#### Consegna:
Prosegui la riflessione sul Vangelo di Luca riportata più sotto, riprendendo subito dopo la sua ultima frase.

Prima indicazione: mangiare con i peccatori e relazionarsi con loro fa letto nel sentirsi per primi peccatori e che il Signore Gesù vuole relazionarsi con noi. La smania e mania di considerare sempre gli altri peccatori di qualcosa fatto e che faranno, si annida quotidianamente nel cuore umano. La scelta di Gesù di sedersi con i peccatori è una chiara indicazione che a quella mensa non possiamo mancare e non si può delegare nessuno. Non solo: la voglia di vedere o mettere a sedere qualcun altro in quella tavola è di natura maligna. Coloro che sono in piedi e lo ascoltano dovrebbero essere i primi commensali al tavolo di Gesù chiedendo quel cibo e quella bevanda che li nutra nel profondo. Ma se si sceglie di stare in piedi e puntare il dito si avrà sempre lo stomaco vuoto e la rabbia nel cuore.

Seconda indicazione: sentirsi nel bisogno quando non si ha più nulla, non va visto come una rivincita e vendetta del padre verso il figlio (quasi se dicesse: "Prima o poi dovrai tornare!" con tono poco paterno e benevolo). Avere bisogno è la salvezza per e dell'uomo. Perché è chiedendo che ci si salva, è nel tendere la mano che si aprono i propri occhi e lasciano cadere le cataratte dell'autosufficienza. Ma non basta avere bisogno, perché è importante sapere di che cosa e di chi. Le pennellate magistrali dell'evangelista Luca non sono buttate a caso ma poste con precisione e pregnanza di significato. Quel pane di cui si ha fame e quella casa in cui si anela abitare non sono mai lontano da noi stessi. Nella lontana si scopre la vicinanza; nel vivere la fede in un fai-da-te fuori dalla Chiesa si ha fame e desiderio di relazioni vive e autentiche. È un profondo e sincero esame di coscienza che il figlio giovane vive lontano da casa. È una coscienza che vuole ritrovarsi e disgelarsi dal quel freddo rapporto che si era instaurato con il Padre.

#### Materiale fornito:
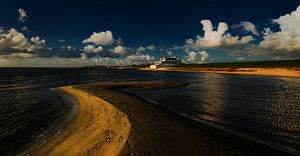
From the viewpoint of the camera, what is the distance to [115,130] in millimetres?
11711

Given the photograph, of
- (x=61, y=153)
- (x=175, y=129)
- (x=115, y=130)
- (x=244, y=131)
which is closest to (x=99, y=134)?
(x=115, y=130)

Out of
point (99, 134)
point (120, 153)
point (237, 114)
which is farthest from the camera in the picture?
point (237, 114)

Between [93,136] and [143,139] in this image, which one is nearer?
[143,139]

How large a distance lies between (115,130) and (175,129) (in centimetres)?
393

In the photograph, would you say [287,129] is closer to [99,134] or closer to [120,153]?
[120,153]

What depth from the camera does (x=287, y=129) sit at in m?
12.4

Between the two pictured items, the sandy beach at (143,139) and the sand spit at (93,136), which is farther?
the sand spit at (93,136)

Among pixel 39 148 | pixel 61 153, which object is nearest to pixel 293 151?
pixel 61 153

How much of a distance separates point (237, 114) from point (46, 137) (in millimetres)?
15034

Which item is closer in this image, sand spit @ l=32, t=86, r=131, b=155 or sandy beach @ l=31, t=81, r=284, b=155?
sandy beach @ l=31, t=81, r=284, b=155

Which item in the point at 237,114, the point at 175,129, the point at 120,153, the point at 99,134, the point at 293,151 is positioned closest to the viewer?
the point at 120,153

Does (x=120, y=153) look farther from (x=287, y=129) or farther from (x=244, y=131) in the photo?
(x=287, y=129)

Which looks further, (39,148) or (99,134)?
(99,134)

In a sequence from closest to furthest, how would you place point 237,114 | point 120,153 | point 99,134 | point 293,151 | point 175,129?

#### Svolgimento:
Terza indicazione: "Ma dopo tutto quello che ho commesso chissà se Dio mi vuole ancora bene? Penso di averla commesso troppo grossa!". Non c'è nulla che non può essere perdonato da Dio, semmai è l'uomo che fatica a perdonarsi e amarsi. Nelle situazioni e nei momenti della vita in sui si è tentati di dare una risposta negativa alla domanda sopra posta, gettiamo nel cuore quella forte parole: "Mi leverò e andrò", pari a una pietra che rompe la cappa che impedisce di respirare. Pretendere di vivere senza levarsi e muoversi è illusorio. Si ritorna a vivere quando si da quello scatto di reni che spezza la rete del proprio senso di colpa e della condanna immediata. Ci sono delle braccia che ancora non hanno abbracciato, una bocca che non ha baciato, degli occhi che non vedono, dei piedi che attendono di correre. Sappi che tutto ciò attende te. Oggi, ora. E quella festa, allora, non finirà mai.